安定な形質転換体を選択するための真核生物用抗生物質まとめ

安定な形質転換体を選択するための真核生物用抗生物質まとめ

安定トランスフェクションを成功させるためには、効率的なDNA導入とそのDNAを取り込んだ細胞を選択する方法が必要とされます。DNAが安定的に組み込まれるのは104個の導入細胞のうち約1個ですが、その効率は細胞タイプや用いられるDNAが直鎖状か環状かによって変化します。直鎖状DNAが用いられた時に、組み込みは最も効率的です。

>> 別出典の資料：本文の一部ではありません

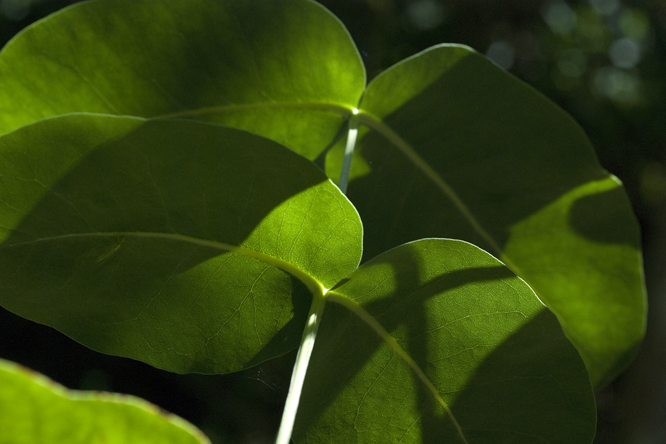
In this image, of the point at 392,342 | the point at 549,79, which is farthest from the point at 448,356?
the point at 549,79

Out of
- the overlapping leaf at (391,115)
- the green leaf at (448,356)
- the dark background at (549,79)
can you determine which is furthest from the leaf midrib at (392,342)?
the dark background at (549,79)

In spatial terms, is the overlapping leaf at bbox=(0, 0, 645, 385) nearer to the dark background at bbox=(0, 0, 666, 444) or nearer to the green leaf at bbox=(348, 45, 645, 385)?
the green leaf at bbox=(348, 45, 645, 385)

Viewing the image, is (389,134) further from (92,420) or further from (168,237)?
(92,420)

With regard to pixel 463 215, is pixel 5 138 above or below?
above

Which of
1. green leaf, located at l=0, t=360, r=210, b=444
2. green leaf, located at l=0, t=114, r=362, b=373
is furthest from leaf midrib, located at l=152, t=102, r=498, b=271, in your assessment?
green leaf, located at l=0, t=360, r=210, b=444

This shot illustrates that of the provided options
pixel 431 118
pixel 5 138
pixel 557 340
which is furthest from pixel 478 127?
pixel 5 138

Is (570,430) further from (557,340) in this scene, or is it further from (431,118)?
(431,118)

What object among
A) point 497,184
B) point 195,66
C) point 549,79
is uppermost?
point 195,66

導入されたDNAが安定的に発現されている細胞を選択するための最も信頼できる方法の1つは、導入に用いられるDNAコンストラクト上または細胞に共導入される別個のベクター上に選択マーカーを含ませて、短い回復期間後に細胞に適切な選択圧をかけるものです。共導入されたベクターから選択マーカーが発現される場合、目的の遺伝子を持つベクターと選択マーカーを持つベクターのモル比は、5:1から10:1の範囲とし、全ての細胞に選択マーカーに加えて目的遺伝子も確実に含まれるようにする必要があります。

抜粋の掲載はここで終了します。